[Do this]:
Answer these from the session outline below:
(a) Which session of the course is this, out of how many?
(b) Which tools are named for measuring LUTs, FFs, and Fmax?
(c) What kind of multiplier are students to implement?

━━━ Text ━━━

Day 10: Numerical Architectures & Design Trade-offs¶

Course: Accelerated HDL for Digital System Design¶

Week 3, Session 10 of 16¶

Student Learning Objectives¶

SLO 10.1: Compare adder architectures (ripple-carry, behavioral +, carry-lookahead concept) and explain their PPA trade-offs.
SLO 10.2: Implement a sequential shift-and-add multiplier and explain when sequential multiplication is preferable to combinational.
SLO 10.3: Implement fixed-point (Q-format) arithmetic and handle bit growth in multiplication.
SLO 10.4: Perform structured PPA analysis: measure LUTs, FFs, and Fmax across design variants using yosys stat and nextpnr.
SLO 10.5: Read a nextpnr timing report and identify whether timing constraints are met.
SLO 10.6: Articulate the PPA trade-off triangle: performance vs. power vs. area, and why optimizing all three simultaneously is impossible.

━━━ Records provided ━━━

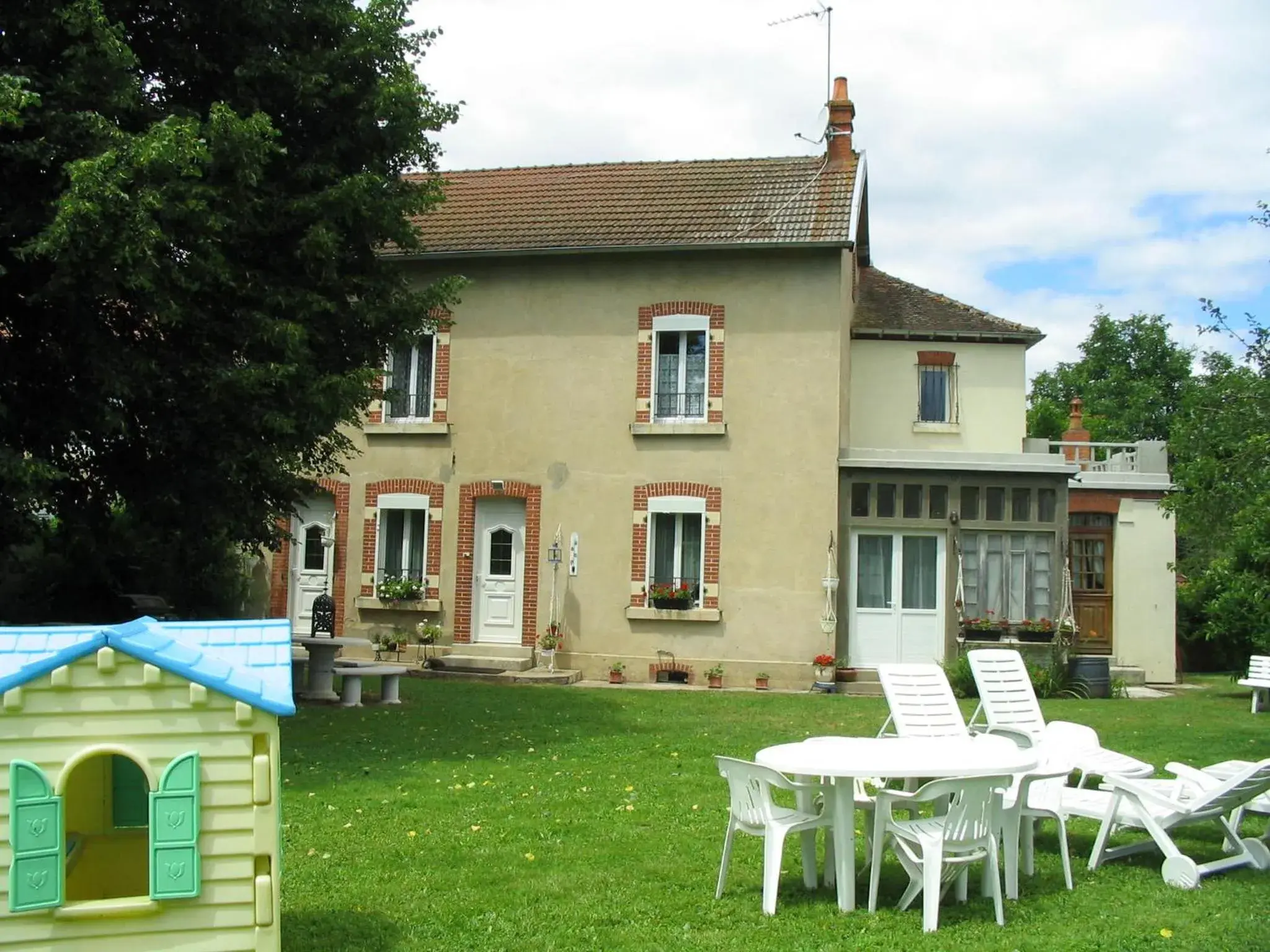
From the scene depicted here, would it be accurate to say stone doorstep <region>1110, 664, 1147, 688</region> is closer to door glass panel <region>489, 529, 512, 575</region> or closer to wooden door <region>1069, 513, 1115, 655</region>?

━━━
━━━ Records provided ━━━

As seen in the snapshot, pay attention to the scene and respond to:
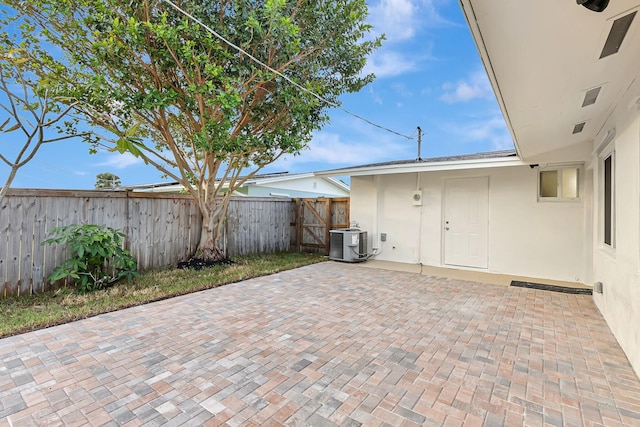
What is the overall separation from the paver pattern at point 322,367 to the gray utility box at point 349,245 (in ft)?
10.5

━━━

[In response]:
(a) Session 10 of 16
(b) yosys stat and nextpnr
(c) A sequential shift-and-add multiplier